US 12,190,888 B2
System and method for secure training of speech processing systems
Shou-Chun Yin, Brossard (CA); Junho Park, Bedford, MA (US); Dushyant Sharma, Tracy, CA (US); DoYeong Kim, Lexington, MA (US); and Francesco Nespoli, London (GB)
Assigned to Microsoft Technology Licensing, LLC, Redmond, WA (US)
Filed by Nuance Communications, Inc., Burlington, MA (US)
Filed on Jun. 15, 2022, as Appl. No. 17/840,795.
Prior Publication US 2023/0410814 A1, Dec. 21, 2023
Int. Cl.
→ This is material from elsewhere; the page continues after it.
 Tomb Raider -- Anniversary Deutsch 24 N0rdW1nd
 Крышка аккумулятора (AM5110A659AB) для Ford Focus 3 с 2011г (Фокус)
G10L 15/26 (2006.01); G10L 13/04 (2013.01); G10L 15/06 (2013.01)
CPC G10L 15/26 (2013.01) [G10L 13/04 (2013.01); G10L 15/063 (2013.01)] 20 Claims
OG exemplary drawing
 
1. A computer-implemented method, executed on a computing device, comprising:
generating an obscured speech signal from an input speech signal and an obscured transcription from a transcription of the input speech signal, wherein the obscured speech signal and the obscured transcription include obscured representations of sensitive content from the input speech signal and the transcription of the input speech signal;
extracting a speaker embedding from the input speech signal;
generating a speaker embedding delta based upon, at least in part, the extracted speaker embedding and a synthetic speaker embedding;
generating a synthetic speech signal from the obscured speech signal using the synthetic speaker embedding;
generating a residual signal based upon, at least in part, the obscured speech signal and the speaker embedding delta; and
training a speech processing system using the obscured transcription, the synthetic speech signal, the speaker embedding delta, and the residual signal.